Artificial intelligence as a growth engine
Artificial intelligence is expected to play a central role in the economic narrative of 2026. Heavy investment in data centers, automation, and digital infrastructure could support productivity gains, but concerns remain over excessive valuations and the risk of a technology-driven market correction.
Investor sentiment surveys indicate that a potential technology bubble is viewed as one of the largest risks for the year ahead. Despite the promise of AI-led efficiency gains, global GDP growth is forecast to slow, weighed down by weaker consumer demand and disruptions to international trade.
Inflation cools, but vulnerabilities persist
Households across advanced economies are expected to benefit from slower inflation in 2026, easing years of cost-of-living pressure. Central banks are approaching the end of their interest-rate cutting cycles as price growth normalizes near long-term targets.

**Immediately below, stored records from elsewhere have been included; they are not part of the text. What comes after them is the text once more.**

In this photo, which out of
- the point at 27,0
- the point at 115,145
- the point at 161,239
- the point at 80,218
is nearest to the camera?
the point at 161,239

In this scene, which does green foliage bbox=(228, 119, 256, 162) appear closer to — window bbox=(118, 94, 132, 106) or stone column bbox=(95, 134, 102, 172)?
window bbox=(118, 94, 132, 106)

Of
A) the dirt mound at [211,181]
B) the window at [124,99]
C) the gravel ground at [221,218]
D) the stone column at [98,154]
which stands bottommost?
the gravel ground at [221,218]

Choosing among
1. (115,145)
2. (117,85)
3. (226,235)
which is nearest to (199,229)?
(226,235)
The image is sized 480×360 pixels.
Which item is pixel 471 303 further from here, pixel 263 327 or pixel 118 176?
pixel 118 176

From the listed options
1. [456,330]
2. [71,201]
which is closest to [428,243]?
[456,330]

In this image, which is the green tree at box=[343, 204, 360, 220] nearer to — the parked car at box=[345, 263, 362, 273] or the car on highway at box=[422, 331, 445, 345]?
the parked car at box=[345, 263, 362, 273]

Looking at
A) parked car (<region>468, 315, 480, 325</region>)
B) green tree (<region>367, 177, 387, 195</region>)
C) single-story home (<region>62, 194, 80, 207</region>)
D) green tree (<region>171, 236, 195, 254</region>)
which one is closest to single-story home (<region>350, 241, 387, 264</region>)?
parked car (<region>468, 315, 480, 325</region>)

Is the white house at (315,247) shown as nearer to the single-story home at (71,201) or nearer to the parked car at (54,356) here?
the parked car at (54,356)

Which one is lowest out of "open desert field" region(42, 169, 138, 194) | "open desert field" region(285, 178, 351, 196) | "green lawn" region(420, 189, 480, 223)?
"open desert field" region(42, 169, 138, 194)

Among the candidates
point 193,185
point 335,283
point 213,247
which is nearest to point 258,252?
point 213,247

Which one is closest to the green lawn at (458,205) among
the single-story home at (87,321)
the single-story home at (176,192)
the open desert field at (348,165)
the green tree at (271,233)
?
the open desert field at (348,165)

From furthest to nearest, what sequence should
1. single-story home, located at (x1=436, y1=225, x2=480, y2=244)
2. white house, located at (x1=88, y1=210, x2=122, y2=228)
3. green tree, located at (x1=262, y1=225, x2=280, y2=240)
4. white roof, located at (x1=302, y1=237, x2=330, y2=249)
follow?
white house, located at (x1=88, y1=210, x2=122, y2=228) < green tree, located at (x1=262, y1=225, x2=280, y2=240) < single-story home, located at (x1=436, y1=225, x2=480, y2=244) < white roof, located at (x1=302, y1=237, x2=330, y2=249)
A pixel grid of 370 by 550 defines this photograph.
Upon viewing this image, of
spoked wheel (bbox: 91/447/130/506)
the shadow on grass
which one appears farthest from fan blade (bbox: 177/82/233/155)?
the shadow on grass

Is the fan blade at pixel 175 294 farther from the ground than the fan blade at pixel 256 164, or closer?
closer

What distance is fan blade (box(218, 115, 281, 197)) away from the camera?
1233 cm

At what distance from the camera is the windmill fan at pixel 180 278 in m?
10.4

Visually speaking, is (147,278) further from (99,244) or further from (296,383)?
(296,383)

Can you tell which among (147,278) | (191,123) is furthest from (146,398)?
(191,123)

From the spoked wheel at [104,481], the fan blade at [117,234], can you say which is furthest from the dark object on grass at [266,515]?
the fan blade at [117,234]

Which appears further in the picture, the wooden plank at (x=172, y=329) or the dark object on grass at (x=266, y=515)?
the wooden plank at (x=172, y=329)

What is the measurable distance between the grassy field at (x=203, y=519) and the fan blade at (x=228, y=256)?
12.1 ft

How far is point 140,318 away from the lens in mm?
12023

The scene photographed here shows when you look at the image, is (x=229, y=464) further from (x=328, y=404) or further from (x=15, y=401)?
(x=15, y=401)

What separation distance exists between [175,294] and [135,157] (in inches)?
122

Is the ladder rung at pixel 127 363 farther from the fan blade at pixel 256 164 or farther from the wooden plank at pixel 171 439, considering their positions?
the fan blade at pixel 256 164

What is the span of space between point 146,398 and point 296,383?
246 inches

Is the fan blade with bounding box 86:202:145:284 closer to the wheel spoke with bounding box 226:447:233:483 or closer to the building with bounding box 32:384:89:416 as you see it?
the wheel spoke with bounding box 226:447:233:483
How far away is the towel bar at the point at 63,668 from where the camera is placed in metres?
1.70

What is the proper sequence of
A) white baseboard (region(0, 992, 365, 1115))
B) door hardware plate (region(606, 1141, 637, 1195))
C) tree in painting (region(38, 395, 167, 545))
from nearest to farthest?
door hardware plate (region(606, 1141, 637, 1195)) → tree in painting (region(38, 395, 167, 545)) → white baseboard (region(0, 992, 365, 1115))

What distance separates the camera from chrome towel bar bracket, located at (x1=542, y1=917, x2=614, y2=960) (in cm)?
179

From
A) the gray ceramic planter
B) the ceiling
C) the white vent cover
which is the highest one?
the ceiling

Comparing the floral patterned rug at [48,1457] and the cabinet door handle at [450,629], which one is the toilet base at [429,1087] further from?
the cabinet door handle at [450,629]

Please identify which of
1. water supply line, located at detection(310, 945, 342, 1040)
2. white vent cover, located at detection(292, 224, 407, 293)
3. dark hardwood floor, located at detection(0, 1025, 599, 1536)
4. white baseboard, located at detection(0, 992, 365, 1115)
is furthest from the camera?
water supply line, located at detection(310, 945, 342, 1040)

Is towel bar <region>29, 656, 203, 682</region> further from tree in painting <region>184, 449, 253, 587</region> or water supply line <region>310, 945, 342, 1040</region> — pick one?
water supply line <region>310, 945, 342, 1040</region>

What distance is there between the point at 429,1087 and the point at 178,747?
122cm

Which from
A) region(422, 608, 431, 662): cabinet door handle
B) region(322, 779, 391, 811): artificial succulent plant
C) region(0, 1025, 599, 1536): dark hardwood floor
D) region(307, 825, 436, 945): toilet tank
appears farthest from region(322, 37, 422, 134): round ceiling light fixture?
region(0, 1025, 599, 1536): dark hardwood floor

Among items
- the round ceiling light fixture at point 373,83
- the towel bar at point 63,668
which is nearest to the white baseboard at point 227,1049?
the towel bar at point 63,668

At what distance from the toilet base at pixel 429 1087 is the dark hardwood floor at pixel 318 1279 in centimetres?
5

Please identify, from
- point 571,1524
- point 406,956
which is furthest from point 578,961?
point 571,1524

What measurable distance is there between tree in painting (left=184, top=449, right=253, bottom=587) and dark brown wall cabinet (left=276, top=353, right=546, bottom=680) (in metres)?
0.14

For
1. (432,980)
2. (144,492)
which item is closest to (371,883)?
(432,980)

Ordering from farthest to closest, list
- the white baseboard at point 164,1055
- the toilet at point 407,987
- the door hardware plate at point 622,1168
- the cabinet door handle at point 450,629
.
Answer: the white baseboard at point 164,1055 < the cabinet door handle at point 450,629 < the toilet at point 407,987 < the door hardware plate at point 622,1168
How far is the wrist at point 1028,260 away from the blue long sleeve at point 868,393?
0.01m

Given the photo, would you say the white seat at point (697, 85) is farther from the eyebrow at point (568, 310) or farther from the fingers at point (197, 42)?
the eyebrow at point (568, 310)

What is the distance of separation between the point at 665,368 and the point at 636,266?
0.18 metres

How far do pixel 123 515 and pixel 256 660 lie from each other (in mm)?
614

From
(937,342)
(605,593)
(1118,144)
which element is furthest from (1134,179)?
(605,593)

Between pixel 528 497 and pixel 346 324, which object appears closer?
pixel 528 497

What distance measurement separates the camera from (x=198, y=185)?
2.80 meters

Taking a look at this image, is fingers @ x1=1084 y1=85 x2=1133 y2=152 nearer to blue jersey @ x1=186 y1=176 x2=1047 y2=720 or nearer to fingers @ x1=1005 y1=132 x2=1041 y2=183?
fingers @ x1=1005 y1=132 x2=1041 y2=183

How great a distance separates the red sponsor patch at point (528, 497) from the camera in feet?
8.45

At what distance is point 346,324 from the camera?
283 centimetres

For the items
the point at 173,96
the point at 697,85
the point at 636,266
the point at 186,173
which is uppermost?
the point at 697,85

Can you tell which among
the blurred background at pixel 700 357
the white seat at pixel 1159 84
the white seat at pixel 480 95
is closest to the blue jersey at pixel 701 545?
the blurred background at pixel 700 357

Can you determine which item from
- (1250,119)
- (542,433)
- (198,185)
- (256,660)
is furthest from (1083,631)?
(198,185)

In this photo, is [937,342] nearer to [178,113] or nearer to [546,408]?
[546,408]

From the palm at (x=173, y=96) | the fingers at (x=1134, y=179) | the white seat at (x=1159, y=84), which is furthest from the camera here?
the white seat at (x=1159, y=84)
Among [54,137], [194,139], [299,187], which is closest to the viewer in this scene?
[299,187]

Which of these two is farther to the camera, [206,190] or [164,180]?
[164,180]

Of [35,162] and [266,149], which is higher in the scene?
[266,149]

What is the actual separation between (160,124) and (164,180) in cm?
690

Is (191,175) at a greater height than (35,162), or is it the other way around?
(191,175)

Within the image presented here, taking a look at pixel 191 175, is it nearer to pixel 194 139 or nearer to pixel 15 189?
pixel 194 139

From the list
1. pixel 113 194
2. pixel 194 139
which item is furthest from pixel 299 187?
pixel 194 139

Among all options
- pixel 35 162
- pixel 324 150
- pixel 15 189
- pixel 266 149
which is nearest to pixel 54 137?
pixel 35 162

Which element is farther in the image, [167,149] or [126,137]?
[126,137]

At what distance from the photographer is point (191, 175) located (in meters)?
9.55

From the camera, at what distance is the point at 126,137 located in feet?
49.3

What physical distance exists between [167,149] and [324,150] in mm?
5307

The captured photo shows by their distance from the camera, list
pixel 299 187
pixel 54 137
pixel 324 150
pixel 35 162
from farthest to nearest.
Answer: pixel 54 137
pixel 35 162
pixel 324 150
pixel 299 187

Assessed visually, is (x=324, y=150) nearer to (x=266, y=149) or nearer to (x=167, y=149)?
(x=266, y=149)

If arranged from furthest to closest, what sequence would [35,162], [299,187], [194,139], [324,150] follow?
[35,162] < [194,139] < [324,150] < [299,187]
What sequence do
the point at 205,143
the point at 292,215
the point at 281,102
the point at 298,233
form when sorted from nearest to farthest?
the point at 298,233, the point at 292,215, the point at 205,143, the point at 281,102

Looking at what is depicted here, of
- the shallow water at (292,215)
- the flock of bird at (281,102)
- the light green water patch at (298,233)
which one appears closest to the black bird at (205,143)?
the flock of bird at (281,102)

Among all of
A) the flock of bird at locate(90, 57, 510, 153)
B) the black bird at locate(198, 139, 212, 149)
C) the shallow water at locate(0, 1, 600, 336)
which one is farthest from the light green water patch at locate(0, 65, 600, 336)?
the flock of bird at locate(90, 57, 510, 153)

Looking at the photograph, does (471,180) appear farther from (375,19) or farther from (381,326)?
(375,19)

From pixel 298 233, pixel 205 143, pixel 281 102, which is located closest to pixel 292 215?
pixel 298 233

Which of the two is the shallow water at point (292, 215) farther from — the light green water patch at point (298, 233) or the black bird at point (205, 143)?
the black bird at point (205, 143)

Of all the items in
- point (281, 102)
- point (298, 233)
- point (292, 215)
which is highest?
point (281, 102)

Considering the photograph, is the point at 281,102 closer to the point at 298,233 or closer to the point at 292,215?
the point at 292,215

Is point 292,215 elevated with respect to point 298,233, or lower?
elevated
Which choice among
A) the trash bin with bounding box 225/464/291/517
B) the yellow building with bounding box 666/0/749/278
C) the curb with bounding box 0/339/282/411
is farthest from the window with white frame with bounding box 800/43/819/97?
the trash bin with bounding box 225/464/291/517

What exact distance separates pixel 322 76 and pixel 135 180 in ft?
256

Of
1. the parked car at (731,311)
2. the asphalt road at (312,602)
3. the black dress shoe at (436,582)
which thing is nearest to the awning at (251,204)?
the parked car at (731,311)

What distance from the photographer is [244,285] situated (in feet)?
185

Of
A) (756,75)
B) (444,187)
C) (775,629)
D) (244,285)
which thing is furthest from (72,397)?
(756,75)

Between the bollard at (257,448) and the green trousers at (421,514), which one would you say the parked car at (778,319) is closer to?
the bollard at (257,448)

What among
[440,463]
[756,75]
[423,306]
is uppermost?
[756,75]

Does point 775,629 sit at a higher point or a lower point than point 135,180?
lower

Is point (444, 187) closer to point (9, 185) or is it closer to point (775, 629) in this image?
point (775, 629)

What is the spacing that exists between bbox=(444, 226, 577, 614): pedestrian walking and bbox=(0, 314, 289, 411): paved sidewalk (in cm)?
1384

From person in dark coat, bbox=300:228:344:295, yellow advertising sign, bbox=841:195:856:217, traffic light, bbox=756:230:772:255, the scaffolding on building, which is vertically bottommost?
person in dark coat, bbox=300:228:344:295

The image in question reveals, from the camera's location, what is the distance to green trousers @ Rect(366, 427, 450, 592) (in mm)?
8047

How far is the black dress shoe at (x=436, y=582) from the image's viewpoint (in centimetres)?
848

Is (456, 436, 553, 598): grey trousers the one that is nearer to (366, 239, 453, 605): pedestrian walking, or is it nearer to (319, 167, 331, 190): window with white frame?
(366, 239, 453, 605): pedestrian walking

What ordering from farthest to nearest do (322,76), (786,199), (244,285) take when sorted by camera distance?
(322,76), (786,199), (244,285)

However, policymakers remain cautious. New economic shocks, political interference, or renewed supply constraints could reignite inflation, limiting the scope for further monetary easing and keeping financial conditions tight.
Trade tensions reshape global commerce
Although the immediate shock of escalating trade disputes has faded, global trade policy remains uncertain. Tariff levels are higher than in previous years, and companies continue to adjust by diversifying supply chains and moving production closer to end markets.
Over time, trade fragmentation is expected to reduce efficiency, increase costs, and weigh on global growth, reinforcing a more regionalized economic structure.
Fiscal pressure and bond market scrutiny
Rising government borrowing costs placed several advanced economies under intense market scrutiny in 2025. High debt levels and weak growth outlooks have left governments vulnerable to sudden shifts in investor confidence.
In 2026, fiscal discipline will remain under close watch as governments balance the need to stimulate growth, fund defense commitments, and avoid destabilizing bond markets.
Labor markets under strain
Labor markets softened noticeably in 2025, with unemployment rising in several major economies. Slower hiring, demographic shifts, and growing business uncertainty are expected to continue pressuring employment into 2026.
While widespread job displacement from artificial intelligence has yet to materialize, investment in automation is accelerating. Wage growth is expected to remain resilient, offering some protection for households but posing ongoing challenges for inflation-sensitive central banks.